§ Tarea planteada:
Según el texto sobre el Papa Francisco, ¿dónde pronunció el Papa los discursos que califica de históricos y trascendentales?

§ Texto dado:
+-------+

La respuesta a
la poderosa ofensiva del Papa Francisco contra el capital financiero, contra la
destrucción de los hombres y mujeres y del medio ambiente capaz de sostener la
vida -y la humana principalmente-, así como su reivindicación de los más pobres,
los más explotados de los hombres y pueblos que viven en la periferia, no se ha
demorado.
A menos de una
semana de sus históricos y trascendentales discursos en Cuba, el Congreso
norteamericano y las Naciones Unidas, la prensa del régimen imperialista y
globalizador, ha puesto en el centro de la escena una pasajera expresión papal -referida
a una denuncia no comprobada ante la justicia penal- y la cesantía de un alto
clérigo del Vaticano por manifestar, no solo su homosexualidad, sino su
cohabitación marital con otro hombre, para atacar e intentar desmerecer la
figura y el accionar de Francisco.

+-------+

§ Entradas:
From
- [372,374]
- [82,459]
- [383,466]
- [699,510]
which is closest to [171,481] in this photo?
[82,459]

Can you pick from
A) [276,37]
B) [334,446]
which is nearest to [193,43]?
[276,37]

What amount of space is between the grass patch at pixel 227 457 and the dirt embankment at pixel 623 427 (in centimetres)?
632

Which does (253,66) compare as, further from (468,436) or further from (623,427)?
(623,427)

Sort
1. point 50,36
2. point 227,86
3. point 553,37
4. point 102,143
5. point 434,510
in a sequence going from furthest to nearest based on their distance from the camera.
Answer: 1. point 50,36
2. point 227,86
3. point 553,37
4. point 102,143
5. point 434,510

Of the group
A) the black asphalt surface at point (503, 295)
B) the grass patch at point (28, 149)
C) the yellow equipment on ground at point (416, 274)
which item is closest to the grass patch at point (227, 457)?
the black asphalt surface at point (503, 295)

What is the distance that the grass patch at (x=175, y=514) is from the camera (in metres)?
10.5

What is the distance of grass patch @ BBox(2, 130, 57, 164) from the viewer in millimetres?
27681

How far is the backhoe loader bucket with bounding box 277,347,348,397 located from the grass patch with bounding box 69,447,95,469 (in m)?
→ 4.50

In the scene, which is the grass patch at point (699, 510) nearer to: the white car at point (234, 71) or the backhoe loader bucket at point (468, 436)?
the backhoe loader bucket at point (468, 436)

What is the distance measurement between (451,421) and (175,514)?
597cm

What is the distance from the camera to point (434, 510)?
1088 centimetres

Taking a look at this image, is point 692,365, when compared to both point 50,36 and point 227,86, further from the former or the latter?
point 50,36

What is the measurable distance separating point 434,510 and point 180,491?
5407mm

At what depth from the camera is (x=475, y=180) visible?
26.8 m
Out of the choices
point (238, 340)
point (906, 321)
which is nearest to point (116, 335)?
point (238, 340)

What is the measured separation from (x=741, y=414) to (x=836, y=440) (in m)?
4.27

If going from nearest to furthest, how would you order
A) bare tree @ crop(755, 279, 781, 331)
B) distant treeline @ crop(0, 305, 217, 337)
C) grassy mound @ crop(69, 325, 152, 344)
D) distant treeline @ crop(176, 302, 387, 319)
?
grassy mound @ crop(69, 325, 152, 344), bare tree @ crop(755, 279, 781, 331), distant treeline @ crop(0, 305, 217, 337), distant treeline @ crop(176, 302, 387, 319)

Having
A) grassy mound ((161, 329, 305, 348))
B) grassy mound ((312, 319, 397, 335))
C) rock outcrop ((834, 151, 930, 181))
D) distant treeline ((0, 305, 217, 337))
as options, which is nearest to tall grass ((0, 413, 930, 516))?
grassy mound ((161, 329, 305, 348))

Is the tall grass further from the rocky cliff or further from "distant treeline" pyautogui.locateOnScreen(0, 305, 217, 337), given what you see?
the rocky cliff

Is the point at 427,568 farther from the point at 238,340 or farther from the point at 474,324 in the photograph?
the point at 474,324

+-------+

§ Respuesta del ejercicio:
En Cuba, el Congreso norteamericano y las Naciones Unidas.